Can you do a quick test on BSP 5 to see if this issue occurs if you change the suspend-to-RAM mode to s2idle? If it does then this newer sleep mode is most likely the cause of this problem.

I’ll see if we can reproduce this on our side in the following days.

Best regards,
Lucas Akira

@marc.windisch
We picked this up as a bug, but I was told this may be a little more complicated to solve and it will probably take some time. At the moment, I cannot give a timeline for when this is going to be solved. We will keep you informed of the progress.

Best regards,
Rafael

Hi @lucas_a.tx and @rafael.tx,

first of all, sorry for the late reply. I was too busy to check anything because of our release, which was shipped without watchdog functionality, unfortunately.

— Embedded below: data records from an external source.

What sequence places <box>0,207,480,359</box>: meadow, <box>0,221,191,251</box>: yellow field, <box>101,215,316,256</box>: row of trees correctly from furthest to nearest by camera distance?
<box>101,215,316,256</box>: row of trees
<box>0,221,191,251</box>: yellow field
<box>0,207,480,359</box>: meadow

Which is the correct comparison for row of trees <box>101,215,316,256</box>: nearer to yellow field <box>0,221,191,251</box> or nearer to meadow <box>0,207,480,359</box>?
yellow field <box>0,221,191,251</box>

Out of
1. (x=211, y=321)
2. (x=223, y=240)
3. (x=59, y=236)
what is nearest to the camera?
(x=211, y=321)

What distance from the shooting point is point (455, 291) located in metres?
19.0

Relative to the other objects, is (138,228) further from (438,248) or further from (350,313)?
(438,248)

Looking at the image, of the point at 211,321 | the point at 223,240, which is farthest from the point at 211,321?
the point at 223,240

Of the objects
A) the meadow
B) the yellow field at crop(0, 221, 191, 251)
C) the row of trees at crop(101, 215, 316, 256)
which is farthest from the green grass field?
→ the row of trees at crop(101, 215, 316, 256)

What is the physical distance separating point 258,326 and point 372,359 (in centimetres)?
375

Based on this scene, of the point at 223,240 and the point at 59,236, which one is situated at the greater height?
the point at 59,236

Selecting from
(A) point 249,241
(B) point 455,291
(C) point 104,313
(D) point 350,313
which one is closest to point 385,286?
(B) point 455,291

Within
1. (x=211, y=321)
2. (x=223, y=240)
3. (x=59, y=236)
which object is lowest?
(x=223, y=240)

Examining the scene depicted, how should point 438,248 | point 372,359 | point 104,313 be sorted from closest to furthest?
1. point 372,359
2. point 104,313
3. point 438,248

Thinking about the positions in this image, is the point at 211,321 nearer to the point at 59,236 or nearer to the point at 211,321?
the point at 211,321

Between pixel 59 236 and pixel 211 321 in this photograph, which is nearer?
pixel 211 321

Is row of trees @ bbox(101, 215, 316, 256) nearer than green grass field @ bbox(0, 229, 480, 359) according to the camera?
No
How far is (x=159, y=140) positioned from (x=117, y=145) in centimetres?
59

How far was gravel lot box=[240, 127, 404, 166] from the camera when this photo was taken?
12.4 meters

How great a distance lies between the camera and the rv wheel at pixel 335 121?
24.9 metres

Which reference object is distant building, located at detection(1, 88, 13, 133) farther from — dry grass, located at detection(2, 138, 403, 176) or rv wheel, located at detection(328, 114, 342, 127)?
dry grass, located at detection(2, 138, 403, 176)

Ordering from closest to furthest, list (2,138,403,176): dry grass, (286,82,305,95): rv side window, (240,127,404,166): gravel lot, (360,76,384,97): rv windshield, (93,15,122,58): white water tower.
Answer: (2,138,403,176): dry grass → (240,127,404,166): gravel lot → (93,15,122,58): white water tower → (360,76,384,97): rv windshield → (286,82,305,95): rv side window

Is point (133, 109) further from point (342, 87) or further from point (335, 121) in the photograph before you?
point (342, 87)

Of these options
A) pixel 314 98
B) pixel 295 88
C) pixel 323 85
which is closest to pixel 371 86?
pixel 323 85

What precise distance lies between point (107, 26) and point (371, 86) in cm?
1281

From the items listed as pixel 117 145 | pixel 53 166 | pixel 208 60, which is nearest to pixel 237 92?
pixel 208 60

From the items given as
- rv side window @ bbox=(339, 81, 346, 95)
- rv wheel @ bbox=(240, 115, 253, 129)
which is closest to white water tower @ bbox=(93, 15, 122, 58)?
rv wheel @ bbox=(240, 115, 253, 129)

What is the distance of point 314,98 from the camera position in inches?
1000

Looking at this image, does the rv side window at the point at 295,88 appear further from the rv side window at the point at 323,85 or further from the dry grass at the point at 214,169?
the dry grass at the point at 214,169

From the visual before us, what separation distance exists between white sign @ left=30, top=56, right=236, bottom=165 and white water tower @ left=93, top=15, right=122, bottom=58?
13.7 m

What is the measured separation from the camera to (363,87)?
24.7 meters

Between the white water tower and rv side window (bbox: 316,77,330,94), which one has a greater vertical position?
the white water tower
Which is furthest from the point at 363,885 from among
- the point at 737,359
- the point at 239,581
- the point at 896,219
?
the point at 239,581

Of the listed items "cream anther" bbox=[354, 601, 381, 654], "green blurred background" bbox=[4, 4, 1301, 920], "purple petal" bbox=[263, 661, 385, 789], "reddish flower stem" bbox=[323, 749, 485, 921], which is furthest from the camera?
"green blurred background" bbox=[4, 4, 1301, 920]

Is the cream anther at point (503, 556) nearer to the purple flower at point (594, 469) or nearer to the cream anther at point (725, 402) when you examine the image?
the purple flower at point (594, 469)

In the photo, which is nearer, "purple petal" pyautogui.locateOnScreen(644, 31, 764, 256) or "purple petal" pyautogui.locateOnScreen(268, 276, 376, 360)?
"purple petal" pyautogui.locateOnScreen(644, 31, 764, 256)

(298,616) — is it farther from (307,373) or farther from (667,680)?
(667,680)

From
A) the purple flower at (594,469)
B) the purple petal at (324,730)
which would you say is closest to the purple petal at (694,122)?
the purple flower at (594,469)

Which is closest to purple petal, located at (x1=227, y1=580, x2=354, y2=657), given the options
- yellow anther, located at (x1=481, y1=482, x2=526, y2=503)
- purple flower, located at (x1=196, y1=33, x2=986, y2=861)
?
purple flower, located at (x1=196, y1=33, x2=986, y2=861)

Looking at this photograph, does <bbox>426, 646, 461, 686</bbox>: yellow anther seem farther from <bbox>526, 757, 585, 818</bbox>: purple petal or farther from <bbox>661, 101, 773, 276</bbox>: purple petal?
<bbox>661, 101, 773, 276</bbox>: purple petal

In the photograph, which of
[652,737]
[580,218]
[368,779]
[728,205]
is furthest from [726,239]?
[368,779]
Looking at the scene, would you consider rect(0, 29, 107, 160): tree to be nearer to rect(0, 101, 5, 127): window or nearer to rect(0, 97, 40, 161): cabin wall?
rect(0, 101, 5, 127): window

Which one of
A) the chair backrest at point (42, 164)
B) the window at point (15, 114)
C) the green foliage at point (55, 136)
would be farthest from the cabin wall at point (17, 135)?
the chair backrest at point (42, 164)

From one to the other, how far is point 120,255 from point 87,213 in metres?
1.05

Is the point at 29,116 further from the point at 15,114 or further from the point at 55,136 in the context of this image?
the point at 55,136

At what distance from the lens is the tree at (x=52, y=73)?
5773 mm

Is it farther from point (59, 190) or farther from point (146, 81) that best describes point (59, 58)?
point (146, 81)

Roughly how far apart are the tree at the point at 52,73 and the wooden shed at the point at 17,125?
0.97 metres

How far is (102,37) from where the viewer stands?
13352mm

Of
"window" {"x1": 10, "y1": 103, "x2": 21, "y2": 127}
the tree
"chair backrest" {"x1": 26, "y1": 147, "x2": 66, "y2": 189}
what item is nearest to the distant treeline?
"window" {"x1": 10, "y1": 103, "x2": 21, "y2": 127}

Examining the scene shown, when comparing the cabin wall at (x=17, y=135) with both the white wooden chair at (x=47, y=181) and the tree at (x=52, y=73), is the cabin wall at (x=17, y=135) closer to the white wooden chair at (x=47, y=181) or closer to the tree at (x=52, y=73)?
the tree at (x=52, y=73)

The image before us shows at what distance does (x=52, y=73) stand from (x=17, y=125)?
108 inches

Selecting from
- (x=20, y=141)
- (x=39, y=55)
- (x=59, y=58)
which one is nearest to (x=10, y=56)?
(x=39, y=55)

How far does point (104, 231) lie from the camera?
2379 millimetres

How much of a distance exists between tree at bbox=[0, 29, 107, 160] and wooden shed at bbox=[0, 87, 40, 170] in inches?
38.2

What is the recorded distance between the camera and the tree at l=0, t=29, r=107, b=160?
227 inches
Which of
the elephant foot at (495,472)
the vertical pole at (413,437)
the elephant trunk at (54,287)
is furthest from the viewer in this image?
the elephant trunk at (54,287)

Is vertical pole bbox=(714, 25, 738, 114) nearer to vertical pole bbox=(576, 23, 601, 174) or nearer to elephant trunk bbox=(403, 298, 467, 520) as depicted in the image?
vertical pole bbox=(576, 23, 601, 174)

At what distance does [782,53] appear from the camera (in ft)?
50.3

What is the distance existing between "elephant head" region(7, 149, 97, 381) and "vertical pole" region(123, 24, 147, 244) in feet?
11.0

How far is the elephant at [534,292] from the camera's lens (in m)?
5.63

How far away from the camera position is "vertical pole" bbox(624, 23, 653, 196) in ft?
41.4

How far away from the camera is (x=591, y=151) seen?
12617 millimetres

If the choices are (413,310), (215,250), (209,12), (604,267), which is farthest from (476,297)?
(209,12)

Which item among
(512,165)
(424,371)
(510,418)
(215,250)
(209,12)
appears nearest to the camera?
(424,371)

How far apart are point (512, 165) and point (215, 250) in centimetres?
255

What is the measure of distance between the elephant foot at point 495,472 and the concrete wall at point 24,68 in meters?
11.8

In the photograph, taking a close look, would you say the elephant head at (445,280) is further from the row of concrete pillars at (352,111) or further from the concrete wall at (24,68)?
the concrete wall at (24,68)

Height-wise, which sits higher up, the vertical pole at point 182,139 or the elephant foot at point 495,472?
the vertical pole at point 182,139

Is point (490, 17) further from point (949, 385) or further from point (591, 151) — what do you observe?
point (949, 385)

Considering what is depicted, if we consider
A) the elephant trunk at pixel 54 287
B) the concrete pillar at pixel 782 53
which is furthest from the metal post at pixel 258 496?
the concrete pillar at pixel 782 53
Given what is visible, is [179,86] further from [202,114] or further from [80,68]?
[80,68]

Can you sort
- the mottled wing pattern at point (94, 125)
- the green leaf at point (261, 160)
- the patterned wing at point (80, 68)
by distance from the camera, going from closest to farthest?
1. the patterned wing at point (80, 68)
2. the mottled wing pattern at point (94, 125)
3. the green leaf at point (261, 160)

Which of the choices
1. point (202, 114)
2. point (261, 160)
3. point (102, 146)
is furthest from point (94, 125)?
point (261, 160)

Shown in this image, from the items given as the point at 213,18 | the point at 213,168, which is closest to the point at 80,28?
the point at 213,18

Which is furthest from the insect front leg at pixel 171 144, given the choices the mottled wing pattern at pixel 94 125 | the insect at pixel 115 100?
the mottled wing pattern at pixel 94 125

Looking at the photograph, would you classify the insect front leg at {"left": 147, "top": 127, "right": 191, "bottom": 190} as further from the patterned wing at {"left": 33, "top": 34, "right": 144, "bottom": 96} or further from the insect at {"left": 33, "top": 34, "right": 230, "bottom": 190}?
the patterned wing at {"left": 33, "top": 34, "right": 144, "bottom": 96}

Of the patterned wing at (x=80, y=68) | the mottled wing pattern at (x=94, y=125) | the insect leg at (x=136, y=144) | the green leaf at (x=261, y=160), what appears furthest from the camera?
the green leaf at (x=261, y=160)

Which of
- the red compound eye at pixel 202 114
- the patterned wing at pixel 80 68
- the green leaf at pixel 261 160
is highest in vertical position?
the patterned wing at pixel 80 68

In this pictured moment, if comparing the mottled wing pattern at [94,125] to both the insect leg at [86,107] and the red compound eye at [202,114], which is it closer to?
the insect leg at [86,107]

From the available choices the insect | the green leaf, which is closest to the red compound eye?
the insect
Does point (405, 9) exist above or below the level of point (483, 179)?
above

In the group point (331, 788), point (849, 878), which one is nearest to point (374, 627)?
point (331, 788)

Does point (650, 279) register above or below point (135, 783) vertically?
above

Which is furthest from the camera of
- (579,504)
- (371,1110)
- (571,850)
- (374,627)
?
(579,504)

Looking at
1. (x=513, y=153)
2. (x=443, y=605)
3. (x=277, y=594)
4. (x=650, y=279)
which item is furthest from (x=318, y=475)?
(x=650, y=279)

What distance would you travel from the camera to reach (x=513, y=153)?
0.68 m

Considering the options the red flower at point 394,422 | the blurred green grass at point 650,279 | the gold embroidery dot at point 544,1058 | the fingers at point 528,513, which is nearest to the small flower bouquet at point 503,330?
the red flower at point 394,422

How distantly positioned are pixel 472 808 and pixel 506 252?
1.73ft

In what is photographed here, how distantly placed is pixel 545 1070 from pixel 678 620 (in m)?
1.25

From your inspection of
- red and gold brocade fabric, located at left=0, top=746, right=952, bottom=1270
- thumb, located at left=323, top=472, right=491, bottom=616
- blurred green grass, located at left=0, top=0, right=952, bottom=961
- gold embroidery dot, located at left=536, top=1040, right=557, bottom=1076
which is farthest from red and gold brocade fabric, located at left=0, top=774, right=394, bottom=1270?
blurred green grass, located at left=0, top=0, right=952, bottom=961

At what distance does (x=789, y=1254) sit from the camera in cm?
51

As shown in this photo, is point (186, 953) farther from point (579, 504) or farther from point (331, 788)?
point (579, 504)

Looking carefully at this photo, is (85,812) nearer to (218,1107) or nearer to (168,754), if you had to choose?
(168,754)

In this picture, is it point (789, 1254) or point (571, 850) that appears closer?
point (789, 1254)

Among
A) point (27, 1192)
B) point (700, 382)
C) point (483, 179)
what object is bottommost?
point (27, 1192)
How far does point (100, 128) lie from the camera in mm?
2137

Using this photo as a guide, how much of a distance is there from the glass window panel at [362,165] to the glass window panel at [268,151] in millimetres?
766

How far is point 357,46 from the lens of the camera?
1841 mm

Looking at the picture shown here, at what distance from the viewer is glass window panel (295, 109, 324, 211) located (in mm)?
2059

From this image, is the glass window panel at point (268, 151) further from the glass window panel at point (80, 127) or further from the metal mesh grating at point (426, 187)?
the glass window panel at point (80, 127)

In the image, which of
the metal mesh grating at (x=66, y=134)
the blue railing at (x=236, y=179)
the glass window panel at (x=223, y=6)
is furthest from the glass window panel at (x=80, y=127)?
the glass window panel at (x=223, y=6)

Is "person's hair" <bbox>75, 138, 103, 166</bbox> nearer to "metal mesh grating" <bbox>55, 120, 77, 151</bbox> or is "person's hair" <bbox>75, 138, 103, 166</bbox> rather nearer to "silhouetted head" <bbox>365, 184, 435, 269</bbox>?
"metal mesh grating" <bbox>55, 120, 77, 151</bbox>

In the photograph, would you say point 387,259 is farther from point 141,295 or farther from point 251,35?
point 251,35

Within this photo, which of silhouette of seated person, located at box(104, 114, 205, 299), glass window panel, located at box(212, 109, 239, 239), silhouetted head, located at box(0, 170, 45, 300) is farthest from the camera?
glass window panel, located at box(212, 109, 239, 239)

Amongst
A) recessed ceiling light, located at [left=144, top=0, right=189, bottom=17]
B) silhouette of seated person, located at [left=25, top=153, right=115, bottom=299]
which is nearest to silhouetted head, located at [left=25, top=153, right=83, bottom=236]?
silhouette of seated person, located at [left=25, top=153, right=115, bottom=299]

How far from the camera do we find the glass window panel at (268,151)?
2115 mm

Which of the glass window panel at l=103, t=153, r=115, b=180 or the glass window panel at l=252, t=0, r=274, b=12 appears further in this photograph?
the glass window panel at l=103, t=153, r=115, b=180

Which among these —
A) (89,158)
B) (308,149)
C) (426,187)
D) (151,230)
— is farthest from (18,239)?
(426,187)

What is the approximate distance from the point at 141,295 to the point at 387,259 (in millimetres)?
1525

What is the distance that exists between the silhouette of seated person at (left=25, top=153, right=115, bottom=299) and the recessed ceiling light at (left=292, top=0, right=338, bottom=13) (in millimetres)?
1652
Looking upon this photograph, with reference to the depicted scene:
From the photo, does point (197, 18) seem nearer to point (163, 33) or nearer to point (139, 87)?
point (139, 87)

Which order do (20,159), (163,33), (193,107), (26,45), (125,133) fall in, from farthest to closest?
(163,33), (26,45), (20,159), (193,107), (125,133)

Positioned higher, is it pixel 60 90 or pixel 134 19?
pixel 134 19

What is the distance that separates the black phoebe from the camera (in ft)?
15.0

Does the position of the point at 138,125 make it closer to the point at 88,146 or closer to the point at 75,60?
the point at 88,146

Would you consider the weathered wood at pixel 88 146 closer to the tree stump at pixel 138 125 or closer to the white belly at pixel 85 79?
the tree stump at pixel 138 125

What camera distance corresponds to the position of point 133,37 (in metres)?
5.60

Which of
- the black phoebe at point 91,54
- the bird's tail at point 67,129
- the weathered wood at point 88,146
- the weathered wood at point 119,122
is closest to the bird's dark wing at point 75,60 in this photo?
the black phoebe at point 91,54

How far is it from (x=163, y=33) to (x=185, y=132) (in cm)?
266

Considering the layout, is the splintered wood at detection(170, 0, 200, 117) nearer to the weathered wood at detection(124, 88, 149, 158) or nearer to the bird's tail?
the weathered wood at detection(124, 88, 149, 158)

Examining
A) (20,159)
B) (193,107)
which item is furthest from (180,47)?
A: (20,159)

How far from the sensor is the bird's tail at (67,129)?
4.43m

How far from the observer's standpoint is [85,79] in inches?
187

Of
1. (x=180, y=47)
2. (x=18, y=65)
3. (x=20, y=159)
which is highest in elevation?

However, within the last days, I conducted some tests to pin the issue down.
In my original post I mentioned two problems: my C++ thread watcher implementation and systemd.

C++ part

For my thread watcher I fixed the issue by implementing suspend/resume methods that flush the priority queue holding the deadlines on suspend, and re-calculate the deadlines at resume. I’ve connected to the D-Bus and subscribed to systemd-logind’s PrepareForSleep signal to automatically suspend and resume thread watching, so the current implementation does not care about clocks that continue running. The thread watcher is also responsible for generation of heartbeats for systemd by invoking sd_notify(0, "WATCHDOG=1"); every 5s. On resume, the watchdog is immediately reset. This solves the issue in the part of code that is under my control.

systemd part

I backported everything to BSP 5.7.3 and switched the sleep mode to s2idle. Using this mode, BSP 5 behaves exactly the same as BSP 6. In my test scenario the system is mostly sleeping, but is woken up every two minutes. As long as a GPIO is not pulled low, the system would fall asleep again after 10s. Keeping the board awake after a while and checking the logs results in various restarts of the all services with WatchdogSec=x parameter set due to the watchdog:

Nov 17 15:07:35 connectivity-node systemd[1]: xxx.service: Failed with result 'watchdog'.
Nov 17 15:14:07 connectivity-node systemd[1]: xxx.service: Failed with result 'watchdog'.
Nov 17 15:14:07 connectivity-node systemd[1]: yyy.service: Failed with result 'watchdog'.
Nov 17 15:16:19 connectivity-node systemd[1]: zzz.service: Failed with result 'watchdog'.
Nov 17 15:16:19 connectivity-node systemd[1]: xxx.service: Failed with result 'watchdog'.
...

For me it seems like systemd cannot deal with the monotonic clock keeping running during suspend to idle. I verified that my implementation instantly resets systemd’s watchdog after resume, so it must be a deadline miscalculation on systemd side, maybe the same problem I had to solve in my C++ code.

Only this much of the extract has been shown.